Wednesday, July 08, 2015

IMF warns Fed on risks of hiking too soon

WASHINGTON (MarketWatch) — Hiking interest rates too soon could stall the U.S. economy, the International Monetary Fund said Tuesday, embellishing a prior call for the Federal Reserve to hold steady until early next year.

The Fed should wait to move until it sees “clear signs of wage and price inflation,” the IMF said, which is “benign” at the moment. The IMF comments came from its annual report on the U.S. economy and an ensuing press conference.

 “We feel there is space for them to wait,” said Nigel Chalk, the IMF’s U.S. mission chief, noting that inflation is far from the Fed’s 2% annual rate target.

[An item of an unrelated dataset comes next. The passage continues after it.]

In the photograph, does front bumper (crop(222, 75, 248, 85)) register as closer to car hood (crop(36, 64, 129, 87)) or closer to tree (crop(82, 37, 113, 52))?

As measured by the personal consumption expenditure price index, the annual growth in inflation was just 0.2% in May.

 The IMF doesn’t see inflation as measured by the Fed’s favorite measure hitting 2% through 2017.Deferring a move would also provide insurance against the risks of disinflation and a reversal of policy, the report said.

 There has been a debate on the Fed about whether it is better to hike early and more gradually or move later and potentially faster. The IMF sides with the doves on the U.S. central bank who want to wait to move.

Core inflation is likely to remain flat in coming months and start to rise only toward year-end, the IMF said. There is unlikely to be any spike up in inflation, given the strong dollar DXY, +0.85% , lack of wage dynamism and the scope for firms to absorb cost increases into their profit margins.

 A rate hike could push up the dollar, which is already slightly overvalued. Further appreciation of the greenback is “an important risk to growth,” the IMF said.

Much depends on how the financial market reacts to the policy move, the IMF admitted, and the Fed should feel free to hike earlier if there are upside surprises in growth and inflation.